● **PROVIDED TEXT**:
────────
Re: [PATCH] x86/topology: Fix Hygon logical_die_id by mapping from amd_node_id

From: Aichun Shi

Date: Wed Apr 08 2026 - 05:56:35 EST


On 3/26/2026 7:41 PM, Aichun Shi wrote:
On Thu, 19 Mar 2026 11:53:02 -0400, Yazen Ghannam wrote:
On Sun, Mar 01, 2026 at 10:11:56PM +0800, Aichun Shi wrote:
On Hygon CPUs, for some cases such as EDAC error decoding, contiguous die
IDs are required. cpuinfo_topology.amd_node_id cannot be used directly as
it may be non-contiguous, thus cpuinfo_topology.logical_die_id can be used
in such cases.

When CPUID leaf 0x80000026 is not available on Hygon CPUs, die (or node)
────────
(Excerpts from a spatial dataset)

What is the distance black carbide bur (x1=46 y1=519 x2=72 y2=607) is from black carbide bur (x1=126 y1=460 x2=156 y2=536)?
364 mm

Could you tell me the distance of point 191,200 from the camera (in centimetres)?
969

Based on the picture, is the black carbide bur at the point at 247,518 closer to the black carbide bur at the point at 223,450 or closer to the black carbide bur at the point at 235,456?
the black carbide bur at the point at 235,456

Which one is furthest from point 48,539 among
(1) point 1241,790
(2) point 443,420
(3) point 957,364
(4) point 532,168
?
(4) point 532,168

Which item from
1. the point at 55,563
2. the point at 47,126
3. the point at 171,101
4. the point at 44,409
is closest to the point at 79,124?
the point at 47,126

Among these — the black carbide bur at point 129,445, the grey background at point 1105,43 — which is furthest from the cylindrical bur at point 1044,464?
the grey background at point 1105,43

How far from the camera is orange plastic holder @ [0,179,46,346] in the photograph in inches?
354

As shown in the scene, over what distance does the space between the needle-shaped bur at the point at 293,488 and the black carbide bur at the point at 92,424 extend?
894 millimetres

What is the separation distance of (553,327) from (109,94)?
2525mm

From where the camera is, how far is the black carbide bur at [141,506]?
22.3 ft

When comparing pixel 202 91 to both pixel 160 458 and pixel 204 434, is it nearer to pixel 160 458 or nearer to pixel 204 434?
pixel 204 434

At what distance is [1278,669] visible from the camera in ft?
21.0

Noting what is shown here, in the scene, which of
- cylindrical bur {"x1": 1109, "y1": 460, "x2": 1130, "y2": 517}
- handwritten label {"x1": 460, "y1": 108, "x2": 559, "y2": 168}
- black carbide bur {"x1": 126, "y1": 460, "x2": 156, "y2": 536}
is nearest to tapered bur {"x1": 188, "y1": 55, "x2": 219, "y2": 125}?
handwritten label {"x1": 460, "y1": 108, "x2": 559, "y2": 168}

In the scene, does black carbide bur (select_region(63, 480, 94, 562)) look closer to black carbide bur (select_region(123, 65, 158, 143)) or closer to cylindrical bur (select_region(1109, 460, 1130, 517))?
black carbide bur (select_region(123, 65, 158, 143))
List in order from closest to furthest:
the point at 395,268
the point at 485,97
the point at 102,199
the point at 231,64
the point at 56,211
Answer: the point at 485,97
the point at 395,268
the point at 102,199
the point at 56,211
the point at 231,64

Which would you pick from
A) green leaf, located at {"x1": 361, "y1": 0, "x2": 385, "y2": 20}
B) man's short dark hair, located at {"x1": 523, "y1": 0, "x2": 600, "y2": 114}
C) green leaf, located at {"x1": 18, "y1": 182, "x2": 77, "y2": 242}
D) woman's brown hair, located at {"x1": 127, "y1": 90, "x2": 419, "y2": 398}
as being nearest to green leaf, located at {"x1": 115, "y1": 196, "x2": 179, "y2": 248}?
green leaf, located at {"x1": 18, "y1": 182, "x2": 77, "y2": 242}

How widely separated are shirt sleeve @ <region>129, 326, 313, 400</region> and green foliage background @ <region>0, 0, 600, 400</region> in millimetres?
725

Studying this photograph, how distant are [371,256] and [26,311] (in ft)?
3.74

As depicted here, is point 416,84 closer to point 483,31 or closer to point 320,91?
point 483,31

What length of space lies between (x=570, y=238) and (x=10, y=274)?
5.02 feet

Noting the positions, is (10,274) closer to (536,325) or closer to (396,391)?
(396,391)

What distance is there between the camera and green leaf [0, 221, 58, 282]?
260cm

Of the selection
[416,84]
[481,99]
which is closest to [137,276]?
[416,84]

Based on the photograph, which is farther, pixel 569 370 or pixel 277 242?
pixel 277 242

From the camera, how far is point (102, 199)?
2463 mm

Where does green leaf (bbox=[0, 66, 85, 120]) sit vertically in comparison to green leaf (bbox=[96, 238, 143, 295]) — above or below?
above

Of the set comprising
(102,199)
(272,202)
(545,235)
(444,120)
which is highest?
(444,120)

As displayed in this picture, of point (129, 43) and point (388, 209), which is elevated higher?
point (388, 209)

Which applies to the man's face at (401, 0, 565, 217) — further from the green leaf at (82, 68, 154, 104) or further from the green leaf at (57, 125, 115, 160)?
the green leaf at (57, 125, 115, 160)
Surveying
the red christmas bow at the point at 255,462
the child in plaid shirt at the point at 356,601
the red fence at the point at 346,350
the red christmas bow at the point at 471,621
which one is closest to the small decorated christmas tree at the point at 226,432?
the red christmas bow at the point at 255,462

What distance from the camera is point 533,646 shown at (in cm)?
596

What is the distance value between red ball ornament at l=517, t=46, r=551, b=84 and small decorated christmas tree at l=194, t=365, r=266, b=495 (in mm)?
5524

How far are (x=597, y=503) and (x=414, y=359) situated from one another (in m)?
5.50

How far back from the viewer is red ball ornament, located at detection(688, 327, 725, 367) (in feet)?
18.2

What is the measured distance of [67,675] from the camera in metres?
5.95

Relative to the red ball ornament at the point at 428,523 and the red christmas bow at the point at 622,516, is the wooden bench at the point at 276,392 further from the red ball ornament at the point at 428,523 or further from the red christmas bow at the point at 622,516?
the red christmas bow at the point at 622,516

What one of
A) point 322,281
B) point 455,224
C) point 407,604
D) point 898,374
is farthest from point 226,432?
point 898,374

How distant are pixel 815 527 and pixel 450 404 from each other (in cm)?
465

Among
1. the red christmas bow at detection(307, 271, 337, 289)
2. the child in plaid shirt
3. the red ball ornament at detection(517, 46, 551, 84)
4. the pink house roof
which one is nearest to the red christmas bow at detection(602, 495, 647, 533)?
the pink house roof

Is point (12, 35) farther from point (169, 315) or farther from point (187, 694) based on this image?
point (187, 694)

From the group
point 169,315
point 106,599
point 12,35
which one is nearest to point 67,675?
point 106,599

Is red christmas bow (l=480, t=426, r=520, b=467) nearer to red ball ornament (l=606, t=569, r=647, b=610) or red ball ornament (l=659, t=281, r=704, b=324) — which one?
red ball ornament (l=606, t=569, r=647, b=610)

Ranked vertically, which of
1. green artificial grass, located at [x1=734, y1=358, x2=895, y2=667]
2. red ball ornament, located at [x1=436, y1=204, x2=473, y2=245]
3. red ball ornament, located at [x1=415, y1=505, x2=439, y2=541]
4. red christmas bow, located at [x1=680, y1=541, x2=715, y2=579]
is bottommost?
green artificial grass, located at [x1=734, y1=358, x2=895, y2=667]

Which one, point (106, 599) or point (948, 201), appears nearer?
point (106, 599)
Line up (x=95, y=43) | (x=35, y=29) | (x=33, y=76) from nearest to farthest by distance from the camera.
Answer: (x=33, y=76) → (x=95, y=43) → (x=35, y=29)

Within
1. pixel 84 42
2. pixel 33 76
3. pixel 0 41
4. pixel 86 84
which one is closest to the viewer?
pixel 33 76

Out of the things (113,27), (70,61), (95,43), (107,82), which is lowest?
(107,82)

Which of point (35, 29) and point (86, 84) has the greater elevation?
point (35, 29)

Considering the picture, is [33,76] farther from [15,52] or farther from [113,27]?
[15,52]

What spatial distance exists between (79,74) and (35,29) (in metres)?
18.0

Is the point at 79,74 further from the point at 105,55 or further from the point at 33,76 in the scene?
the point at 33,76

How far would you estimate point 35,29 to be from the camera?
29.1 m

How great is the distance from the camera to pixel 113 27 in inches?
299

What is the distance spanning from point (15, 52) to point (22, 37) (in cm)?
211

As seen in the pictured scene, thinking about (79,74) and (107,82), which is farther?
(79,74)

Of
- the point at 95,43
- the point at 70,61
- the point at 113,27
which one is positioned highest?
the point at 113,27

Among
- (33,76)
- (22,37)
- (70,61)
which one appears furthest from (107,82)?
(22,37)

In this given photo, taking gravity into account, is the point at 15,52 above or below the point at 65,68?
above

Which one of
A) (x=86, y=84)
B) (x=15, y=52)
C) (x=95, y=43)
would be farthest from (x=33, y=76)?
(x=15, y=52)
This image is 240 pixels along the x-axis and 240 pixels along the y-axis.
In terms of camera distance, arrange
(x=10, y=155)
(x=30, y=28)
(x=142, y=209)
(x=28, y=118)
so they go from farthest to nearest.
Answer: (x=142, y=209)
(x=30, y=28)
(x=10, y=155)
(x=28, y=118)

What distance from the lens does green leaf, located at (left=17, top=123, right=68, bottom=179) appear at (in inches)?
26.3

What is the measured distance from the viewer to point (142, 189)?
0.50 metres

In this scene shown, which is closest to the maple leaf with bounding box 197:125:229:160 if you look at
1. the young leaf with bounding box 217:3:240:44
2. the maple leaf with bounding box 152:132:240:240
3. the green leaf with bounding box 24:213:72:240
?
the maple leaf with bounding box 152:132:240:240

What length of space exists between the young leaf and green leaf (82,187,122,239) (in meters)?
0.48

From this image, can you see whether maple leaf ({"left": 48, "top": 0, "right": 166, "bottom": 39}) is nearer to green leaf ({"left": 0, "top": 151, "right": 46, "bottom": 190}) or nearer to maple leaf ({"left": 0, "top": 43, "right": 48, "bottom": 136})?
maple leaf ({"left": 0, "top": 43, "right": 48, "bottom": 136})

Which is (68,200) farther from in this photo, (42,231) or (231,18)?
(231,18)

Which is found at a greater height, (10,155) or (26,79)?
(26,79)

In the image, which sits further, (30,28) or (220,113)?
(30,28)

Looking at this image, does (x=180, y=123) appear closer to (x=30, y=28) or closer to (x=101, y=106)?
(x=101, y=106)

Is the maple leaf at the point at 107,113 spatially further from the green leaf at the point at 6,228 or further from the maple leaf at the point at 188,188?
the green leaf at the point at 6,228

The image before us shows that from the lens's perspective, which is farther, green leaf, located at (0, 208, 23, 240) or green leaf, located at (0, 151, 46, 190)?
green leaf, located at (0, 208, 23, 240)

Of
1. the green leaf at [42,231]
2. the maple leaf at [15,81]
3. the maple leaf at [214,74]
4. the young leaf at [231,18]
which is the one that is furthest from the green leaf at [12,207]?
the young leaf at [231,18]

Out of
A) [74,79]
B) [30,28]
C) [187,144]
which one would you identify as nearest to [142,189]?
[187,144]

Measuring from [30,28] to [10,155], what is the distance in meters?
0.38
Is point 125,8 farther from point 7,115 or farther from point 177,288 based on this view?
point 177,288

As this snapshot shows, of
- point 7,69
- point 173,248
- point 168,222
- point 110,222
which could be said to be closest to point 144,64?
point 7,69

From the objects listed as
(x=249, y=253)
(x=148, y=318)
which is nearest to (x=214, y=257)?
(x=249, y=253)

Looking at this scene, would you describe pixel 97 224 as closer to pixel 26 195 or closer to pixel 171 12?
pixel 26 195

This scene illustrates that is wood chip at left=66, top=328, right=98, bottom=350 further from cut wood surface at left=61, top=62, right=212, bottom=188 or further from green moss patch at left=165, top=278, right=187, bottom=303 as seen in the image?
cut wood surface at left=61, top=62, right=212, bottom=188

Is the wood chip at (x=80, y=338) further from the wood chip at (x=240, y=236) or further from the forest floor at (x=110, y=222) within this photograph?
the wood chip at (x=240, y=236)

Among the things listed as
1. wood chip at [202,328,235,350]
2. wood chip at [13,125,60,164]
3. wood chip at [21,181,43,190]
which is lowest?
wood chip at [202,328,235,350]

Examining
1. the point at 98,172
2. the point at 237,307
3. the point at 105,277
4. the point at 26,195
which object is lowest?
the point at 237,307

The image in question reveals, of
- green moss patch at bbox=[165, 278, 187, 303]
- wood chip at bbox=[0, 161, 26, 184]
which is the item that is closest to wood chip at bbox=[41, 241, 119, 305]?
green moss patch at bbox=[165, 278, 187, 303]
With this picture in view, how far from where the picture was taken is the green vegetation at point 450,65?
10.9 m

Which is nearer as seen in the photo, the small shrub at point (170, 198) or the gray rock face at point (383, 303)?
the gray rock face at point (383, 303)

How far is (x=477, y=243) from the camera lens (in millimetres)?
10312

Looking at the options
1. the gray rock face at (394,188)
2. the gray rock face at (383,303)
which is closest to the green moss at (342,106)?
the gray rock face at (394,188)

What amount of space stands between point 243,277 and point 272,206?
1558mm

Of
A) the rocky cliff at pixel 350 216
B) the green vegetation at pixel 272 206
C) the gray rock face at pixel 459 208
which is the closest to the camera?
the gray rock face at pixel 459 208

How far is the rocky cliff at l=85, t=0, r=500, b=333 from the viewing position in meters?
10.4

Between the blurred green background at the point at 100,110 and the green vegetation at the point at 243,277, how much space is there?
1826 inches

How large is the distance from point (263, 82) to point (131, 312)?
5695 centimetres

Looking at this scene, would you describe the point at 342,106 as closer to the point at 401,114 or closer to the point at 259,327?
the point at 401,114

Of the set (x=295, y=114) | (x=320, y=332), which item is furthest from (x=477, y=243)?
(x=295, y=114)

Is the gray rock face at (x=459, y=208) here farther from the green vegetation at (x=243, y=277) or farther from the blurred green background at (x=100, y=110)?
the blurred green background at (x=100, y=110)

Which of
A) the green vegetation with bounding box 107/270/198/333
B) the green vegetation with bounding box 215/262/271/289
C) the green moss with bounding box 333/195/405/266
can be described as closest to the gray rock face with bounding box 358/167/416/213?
────────
● **WHAT TO DO**:
1 > Answer these questions about the mailing-list reply.
(a) On what date was the reply sent?
(b) Who wrote the message dated Thu, 19 Mar 2026?
(c) According to the quoted patch, why can cpuinfo_topology.amd_node_id not be used directly?
2 > Pull out every line of the listing that contains the string "above". Case counts.

● **ANSWERS FOR THIS EXERCISE**:
1 >
(a) Wed Apr 08 2026
(b) Yazen Ghannam
(c) It may be non-contiguous.

2 >
Where does green leaf (bbox=[0, 66, 85, 120]) sit vertically in comparison to green leaf (bbox=[96, 238, 143, 295]) — above or below?
above
In this given photo, taking gravity into account, is the point at 15,52 above or below the point at 65,68?
above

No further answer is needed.